Отправляюсь к редактору. С тяжелым сердцем, с пудовым, тянущим меня вниз, сгибающим меня сердцем поднимаюсь на лифте.
Сейчас скажет, что надо выбросить еще пять-шесть стихотворений, или что в этом году книга даже в сокращенном виде не будет издана, или что в книге слишком много прошлого и маловато настоящего и следует добавить настояшего, добавить как можно больше настоящего, не скупиться на настоящее, не жадничать, или…
Вхожу в кабинет. Здороваюсь. Редактор, не подымая головы, отвечает мне «здравствуйте». Стою у стола. Редактор увлечен чтением какой-то бумаги. Редактору не до меня.
Лев Толстой сегодня очень сердит. Борода его совсем растрепалась, а глаза едва заметны под нависшими бровями. Кажется, редактор уже изрядно ему надоел. Еще немного, и старик, выйдя из себя…

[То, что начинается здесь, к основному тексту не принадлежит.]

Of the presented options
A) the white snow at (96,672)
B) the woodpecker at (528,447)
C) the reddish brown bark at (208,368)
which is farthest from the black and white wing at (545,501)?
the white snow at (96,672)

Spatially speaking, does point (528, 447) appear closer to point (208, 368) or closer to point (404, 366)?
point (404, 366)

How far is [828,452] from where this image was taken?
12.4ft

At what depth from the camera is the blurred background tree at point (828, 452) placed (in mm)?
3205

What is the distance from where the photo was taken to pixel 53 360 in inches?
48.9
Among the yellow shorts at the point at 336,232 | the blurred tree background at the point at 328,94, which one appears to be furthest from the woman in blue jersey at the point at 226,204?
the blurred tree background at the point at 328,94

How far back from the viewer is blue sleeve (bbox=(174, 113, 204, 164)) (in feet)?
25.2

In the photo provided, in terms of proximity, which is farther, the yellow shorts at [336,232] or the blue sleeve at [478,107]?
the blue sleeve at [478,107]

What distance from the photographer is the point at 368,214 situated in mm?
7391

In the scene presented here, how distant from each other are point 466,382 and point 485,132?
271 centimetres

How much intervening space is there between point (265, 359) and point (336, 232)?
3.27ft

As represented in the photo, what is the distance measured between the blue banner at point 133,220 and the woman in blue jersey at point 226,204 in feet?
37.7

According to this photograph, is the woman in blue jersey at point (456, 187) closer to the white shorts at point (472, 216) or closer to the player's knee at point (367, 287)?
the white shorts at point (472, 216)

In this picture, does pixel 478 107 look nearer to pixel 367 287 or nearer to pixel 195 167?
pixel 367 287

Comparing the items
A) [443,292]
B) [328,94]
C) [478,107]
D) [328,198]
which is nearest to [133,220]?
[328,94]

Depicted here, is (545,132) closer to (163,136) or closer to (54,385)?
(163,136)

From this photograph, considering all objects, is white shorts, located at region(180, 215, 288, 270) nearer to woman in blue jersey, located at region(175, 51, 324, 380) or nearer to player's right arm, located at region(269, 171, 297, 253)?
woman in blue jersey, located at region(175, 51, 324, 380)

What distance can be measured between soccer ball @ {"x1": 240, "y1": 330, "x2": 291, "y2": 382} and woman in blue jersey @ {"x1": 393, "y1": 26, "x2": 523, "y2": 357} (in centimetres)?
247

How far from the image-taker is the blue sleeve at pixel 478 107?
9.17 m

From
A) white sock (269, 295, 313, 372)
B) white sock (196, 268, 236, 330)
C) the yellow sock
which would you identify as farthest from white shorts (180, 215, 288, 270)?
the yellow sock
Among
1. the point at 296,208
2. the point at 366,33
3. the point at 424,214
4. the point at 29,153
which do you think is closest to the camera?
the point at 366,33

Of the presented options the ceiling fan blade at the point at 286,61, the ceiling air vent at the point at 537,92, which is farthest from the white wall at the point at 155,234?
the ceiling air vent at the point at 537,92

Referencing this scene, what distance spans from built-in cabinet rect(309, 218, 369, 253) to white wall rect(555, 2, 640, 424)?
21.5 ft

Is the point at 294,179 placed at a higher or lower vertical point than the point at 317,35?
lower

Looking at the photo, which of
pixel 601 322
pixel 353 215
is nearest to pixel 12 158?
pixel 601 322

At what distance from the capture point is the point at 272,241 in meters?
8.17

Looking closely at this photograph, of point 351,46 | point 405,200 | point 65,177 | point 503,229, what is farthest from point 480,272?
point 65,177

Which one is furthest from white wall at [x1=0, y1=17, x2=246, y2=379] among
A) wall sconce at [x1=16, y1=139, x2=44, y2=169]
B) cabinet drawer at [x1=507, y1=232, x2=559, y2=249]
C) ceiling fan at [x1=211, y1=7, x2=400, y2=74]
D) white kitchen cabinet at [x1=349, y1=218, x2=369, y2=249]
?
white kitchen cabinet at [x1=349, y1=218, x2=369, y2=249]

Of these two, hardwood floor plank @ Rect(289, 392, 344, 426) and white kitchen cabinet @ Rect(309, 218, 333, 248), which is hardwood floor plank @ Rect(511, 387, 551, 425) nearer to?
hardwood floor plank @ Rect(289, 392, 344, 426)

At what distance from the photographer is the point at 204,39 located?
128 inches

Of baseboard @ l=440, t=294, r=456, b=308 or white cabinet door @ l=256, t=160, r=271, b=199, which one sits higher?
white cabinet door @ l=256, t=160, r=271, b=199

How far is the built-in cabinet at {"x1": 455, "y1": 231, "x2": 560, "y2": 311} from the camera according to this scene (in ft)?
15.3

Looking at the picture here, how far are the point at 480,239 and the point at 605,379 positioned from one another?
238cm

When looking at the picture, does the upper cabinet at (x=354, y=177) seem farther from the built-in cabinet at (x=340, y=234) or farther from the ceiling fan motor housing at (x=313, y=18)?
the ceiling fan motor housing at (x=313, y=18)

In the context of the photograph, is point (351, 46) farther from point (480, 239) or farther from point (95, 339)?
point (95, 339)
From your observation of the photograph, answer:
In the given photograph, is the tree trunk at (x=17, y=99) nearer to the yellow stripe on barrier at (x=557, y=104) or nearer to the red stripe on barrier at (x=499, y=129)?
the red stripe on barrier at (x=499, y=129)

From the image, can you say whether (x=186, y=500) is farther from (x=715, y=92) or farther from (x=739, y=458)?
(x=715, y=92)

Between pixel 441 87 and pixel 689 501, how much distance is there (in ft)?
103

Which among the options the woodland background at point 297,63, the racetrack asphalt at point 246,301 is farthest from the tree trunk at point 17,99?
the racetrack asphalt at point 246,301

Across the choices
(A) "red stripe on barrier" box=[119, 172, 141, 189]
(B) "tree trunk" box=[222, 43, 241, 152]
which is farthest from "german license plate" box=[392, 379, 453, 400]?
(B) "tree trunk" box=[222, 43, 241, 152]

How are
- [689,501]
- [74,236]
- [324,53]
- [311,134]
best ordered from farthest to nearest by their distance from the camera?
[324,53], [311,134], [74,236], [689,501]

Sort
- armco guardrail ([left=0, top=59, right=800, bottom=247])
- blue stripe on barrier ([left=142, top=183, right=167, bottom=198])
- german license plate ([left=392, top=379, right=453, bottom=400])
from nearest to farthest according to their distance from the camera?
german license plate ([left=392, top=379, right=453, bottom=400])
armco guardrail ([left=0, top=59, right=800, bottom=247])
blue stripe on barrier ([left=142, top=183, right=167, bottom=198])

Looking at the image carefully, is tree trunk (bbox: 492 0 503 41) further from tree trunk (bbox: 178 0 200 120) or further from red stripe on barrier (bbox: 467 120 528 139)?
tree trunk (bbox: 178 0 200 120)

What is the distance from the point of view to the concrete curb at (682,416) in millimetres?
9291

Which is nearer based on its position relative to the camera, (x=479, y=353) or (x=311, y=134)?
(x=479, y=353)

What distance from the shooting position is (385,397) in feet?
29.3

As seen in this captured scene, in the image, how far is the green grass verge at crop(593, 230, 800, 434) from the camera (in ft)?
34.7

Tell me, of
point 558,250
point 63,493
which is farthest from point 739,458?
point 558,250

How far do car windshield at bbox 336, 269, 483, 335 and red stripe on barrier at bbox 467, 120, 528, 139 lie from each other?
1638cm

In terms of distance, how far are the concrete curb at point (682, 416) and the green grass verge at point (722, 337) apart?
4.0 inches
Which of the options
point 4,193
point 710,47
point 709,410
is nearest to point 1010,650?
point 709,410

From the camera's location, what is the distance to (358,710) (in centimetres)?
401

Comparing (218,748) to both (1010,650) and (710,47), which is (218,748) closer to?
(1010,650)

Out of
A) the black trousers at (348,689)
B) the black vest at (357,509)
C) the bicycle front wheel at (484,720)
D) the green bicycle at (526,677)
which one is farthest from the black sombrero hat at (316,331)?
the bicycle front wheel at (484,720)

Голова редактора подымается.
— А, это вы! Простите, я тут увлекся. Любопытная бумаженция. Садитесь, пожалуйста. Могу вас обрадовать. Мы посовещались и решили, что вам все же надо дать два с половиной листа. Три не выйдет, а два с половиной натянем. Так что возьмите снова рукопись и добавьте стихов из тех, которые были изъяты. Выбирайте любые. Пишете вы крепко, слабых стишков у вас нет. И торопитесь! Через неделю я вас жду.
Сердце мое мгновенно становится легким, как праздничный воздушный шарик. Вырвавшись из моей груди, оно взмывает к потолку, стукается об основание люстры и отскакивает в угол. Там оно висит, чуть подрагивая, розовое, округлое и довольно приятное на вид. "Ну вот, — думаю, — теперь его доставать придется, лестницу придется искать".
Редактор глядит на потолок, замечает сердце и улыбается доброй, вполне человеческой, нередакторской улыбкой.
— Возьмите палку! Вон она там, в другом углу. Мы ею шторы раздвигаем.
А Брянская не звонит. Зато звонит Настя.
— Как ты там? Ты все еще неважно себя чувствуешь?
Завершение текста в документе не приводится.